- **What this task involves**: How many lines in the data below contain the word "further"? Reply with the number alone.

- **Information supplied**:
"""
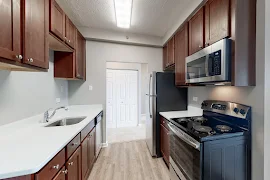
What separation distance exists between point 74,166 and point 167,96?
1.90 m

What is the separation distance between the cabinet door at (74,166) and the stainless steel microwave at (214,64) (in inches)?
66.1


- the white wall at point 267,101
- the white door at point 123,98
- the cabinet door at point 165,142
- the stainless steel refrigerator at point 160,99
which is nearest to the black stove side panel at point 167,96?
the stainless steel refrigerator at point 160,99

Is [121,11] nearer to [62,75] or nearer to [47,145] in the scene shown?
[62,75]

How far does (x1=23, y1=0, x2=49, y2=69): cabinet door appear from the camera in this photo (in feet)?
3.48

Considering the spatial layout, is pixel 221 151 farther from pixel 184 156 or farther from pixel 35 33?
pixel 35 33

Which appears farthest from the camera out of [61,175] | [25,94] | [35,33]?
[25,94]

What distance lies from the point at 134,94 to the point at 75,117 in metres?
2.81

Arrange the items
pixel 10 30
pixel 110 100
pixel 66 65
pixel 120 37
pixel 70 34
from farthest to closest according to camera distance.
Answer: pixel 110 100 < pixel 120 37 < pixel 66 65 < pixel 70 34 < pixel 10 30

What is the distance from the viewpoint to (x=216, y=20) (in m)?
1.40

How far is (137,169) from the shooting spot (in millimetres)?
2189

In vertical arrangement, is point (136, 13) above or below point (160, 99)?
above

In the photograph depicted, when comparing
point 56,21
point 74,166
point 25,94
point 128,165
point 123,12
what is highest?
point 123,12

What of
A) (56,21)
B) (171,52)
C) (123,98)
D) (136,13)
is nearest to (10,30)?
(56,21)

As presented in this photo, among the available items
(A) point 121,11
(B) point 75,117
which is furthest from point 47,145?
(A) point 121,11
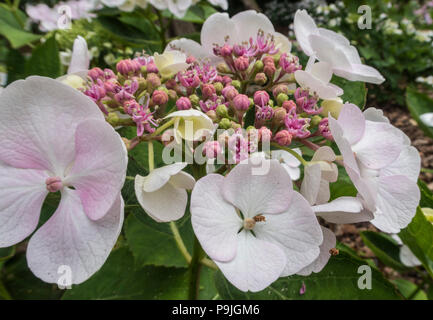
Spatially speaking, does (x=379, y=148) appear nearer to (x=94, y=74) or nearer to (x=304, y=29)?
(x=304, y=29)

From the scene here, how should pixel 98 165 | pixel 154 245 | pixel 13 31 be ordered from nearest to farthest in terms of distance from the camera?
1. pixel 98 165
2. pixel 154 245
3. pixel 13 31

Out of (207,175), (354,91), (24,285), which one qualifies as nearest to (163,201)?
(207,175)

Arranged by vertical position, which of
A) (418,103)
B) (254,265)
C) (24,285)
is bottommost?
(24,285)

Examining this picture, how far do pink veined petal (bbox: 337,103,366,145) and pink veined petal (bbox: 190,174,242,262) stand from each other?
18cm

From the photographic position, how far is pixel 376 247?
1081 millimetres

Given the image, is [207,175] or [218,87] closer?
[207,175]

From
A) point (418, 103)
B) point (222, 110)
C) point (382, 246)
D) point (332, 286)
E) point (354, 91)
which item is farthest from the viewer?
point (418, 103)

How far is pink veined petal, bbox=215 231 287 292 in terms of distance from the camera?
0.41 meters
"""
"""
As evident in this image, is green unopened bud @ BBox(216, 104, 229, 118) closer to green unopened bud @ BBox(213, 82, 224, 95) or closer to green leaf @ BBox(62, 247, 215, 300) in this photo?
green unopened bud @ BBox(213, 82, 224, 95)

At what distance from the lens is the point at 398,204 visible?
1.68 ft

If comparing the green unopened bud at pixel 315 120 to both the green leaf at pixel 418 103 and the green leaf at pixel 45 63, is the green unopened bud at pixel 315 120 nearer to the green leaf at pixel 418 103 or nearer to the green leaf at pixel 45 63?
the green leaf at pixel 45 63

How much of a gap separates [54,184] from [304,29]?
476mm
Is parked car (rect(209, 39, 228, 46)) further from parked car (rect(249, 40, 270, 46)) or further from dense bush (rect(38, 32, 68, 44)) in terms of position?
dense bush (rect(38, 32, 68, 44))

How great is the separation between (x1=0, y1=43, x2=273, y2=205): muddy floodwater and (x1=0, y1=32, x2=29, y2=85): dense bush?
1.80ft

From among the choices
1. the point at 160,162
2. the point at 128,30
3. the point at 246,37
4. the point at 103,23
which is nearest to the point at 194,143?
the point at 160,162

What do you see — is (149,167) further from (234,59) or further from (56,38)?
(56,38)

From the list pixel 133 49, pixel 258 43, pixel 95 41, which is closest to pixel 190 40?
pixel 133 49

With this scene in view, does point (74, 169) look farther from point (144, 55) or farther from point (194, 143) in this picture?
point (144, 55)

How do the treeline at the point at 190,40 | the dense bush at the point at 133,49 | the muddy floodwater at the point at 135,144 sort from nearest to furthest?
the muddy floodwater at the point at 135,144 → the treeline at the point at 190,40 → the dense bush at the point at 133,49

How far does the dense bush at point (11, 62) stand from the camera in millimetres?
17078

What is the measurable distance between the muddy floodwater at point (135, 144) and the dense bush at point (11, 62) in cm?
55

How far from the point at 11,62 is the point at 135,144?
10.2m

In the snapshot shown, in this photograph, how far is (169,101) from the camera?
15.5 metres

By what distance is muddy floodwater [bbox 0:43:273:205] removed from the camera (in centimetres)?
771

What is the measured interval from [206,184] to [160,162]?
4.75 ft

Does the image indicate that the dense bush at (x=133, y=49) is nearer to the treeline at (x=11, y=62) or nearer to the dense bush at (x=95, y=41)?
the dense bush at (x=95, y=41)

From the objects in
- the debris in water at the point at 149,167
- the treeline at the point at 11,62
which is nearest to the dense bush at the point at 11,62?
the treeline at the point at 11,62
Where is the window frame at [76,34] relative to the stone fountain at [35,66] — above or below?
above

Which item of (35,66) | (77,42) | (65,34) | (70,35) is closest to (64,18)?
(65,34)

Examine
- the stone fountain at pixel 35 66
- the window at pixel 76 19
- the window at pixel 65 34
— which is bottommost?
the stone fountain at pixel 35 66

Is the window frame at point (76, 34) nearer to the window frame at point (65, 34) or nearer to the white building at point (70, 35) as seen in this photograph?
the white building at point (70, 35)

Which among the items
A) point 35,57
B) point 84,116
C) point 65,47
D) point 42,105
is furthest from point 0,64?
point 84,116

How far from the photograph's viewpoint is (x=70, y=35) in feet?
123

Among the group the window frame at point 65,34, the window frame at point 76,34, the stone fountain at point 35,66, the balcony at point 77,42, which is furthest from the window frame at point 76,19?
"""
"""
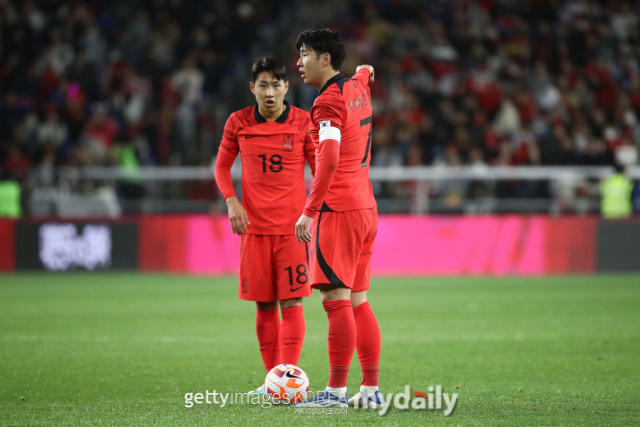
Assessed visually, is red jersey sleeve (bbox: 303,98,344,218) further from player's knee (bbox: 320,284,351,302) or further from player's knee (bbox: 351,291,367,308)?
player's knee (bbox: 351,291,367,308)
"""
- **Problem solution**: 3